In contrast, chronic granulomatous disease is a type of primary immunodeficiency disease caused by the inability of phagocytes to kill organisms once they have been ingested. Children with this disorder suffer from recurrent infections of very specific types. In particular, they are vulnerable to pneumonia, skin abscesses and skin infections, and infections of the bone marrow and blood.

Another type of primary immunodeficiency affects the complement cascade, a molecular chain reaction which is triggered by bacterial infection and results in the formation of complement proteins. These molecules, in conjunction with antibodies, help kill invading bacteria. The complement cascade itself is a relatively minor part of the immune system, and as a consequence many people are not diagnosed with complement deficiencies until after they reach adulthood. People with this type of immunodeficiency retain fully functional T cells and B cells, and are protected from most infections. In some cases, they may be vulnerable to certain types of diseases, including bloodborne infections.

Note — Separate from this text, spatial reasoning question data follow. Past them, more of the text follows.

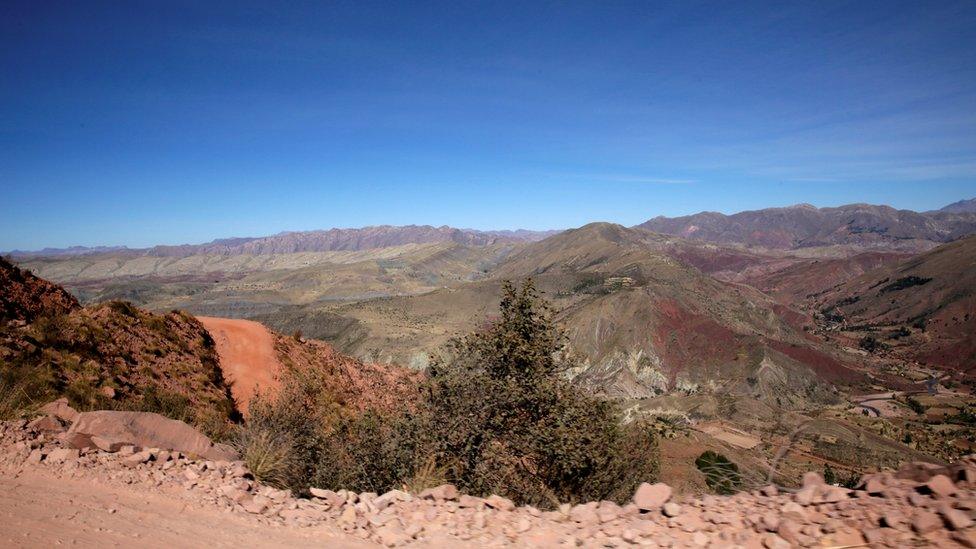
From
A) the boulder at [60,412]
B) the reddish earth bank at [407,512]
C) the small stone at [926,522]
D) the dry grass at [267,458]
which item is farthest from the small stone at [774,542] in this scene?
the boulder at [60,412]

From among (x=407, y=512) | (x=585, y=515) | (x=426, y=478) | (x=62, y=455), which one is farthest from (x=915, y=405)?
(x=62, y=455)

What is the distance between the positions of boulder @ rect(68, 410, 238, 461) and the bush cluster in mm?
928

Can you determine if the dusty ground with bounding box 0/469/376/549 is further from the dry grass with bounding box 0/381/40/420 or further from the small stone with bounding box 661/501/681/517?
the small stone with bounding box 661/501/681/517

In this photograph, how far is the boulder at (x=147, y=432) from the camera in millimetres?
10102

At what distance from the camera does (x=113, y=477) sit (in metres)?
8.36

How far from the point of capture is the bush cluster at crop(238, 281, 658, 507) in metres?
11.9

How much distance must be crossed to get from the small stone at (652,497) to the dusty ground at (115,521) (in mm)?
4578

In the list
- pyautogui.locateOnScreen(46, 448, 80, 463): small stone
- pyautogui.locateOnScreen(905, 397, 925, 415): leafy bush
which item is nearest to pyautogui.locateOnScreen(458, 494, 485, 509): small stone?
pyautogui.locateOnScreen(46, 448, 80, 463): small stone

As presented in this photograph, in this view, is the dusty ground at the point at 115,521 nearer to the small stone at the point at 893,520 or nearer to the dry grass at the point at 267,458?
the dry grass at the point at 267,458

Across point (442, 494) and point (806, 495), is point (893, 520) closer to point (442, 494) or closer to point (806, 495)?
point (806, 495)

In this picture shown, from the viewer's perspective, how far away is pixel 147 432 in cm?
1088

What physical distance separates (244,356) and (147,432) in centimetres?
1807

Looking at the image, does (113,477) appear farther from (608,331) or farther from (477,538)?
(608,331)

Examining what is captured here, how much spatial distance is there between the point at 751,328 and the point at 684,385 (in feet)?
171
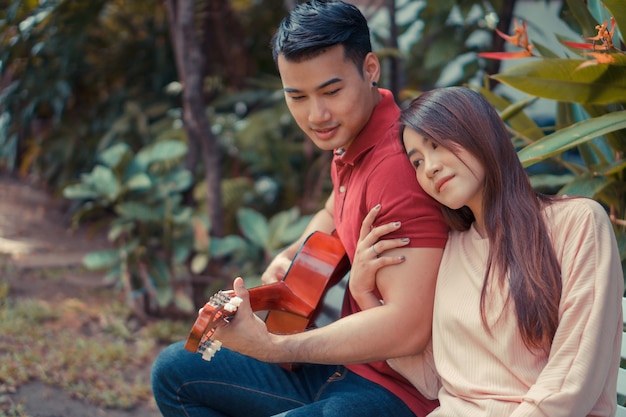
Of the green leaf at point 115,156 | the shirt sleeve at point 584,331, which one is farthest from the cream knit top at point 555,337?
the green leaf at point 115,156

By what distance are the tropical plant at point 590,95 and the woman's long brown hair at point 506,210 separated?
53 cm

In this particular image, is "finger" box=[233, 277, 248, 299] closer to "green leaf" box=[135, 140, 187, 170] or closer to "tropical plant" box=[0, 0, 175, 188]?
"green leaf" box=[135, 140, 187, 170]

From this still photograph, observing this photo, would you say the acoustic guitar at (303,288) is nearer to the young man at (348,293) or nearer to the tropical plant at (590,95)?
the young man at (348,293)

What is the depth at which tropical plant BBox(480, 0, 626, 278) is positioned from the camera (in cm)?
213

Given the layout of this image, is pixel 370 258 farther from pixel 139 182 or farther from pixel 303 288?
pixel 139 182

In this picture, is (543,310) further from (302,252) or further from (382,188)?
(302,252)

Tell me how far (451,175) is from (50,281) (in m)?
3.82

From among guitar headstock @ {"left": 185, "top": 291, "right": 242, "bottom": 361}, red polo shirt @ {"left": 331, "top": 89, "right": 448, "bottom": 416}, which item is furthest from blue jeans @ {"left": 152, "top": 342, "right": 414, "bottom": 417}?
guitar headstock @ {"left": 185, "top": 291, "right": 242, "bottom": 361}

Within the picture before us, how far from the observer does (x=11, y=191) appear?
6691mm

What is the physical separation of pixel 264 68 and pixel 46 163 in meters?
2.06

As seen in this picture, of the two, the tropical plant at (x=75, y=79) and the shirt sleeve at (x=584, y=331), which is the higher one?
the shirt sleeve at (x=584, y=331)

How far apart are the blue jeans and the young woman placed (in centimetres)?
44

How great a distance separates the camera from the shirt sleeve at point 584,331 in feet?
4.67

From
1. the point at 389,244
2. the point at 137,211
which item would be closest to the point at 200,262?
the point at 137,211
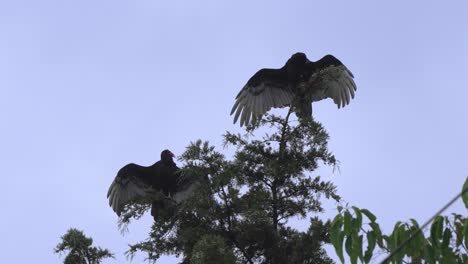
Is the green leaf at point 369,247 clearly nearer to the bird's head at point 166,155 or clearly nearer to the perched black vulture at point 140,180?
the perched black vulture at point 140,180

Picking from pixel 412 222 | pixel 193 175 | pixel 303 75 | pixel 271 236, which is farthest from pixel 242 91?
pixel 412 222

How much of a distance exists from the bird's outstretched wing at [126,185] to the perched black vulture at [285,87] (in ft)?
4.77

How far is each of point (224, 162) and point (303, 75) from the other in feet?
12.2

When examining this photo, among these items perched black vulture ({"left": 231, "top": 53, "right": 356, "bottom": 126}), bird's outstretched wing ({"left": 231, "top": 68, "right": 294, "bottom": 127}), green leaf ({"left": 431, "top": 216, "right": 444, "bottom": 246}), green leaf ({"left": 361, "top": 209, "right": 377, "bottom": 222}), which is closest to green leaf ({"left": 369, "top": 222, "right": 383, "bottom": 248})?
green leaf ({"left": 361, "top": 209, "right": 377, "bottom": 222})

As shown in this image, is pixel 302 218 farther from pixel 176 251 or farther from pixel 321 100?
pixel 321 100

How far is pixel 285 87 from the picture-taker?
10.5 metres

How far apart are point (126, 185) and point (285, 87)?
215 cm

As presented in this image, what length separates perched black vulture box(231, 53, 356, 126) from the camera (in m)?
9.87

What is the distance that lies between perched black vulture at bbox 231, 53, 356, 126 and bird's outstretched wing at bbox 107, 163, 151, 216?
1453 mm

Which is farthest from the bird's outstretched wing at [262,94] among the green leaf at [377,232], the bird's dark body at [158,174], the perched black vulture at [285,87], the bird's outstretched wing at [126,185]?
the green leaf at [377,232]

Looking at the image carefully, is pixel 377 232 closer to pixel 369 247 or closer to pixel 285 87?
pixel 369 247

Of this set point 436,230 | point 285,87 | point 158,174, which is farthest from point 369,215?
point 285,87

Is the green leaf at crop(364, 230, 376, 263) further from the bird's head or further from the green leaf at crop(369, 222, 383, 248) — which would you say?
the bird's head

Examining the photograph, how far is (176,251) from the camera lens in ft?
22.9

There are eight different classes of primary immune disorder, and more than 120 different conditions which fall into one of these categories. Each class of disorder tends to require different treatment, due to the involvement of diverse parts of the immune system. XLA, for example, is successfully treated with regular doses of protective antibodies to boost passive immunity to infection. Chronic granulomatous disease is often treated with prophylactic antibiotics, while some types of complement deficiency do not require any treatment.

Very severe immune disorders can be treated with stem cell transplants. This treatment is normally reserved for diseases such as severe combined immunodeficiency. People with this disorder have no functional T cells or B cells, and are vulnerable to virtually all types of infection. Other types of primary immunodeficiency can be treated in this way, including XLA, but stem cell treatment is not often carried out on people with XLA unless other treatment options fail.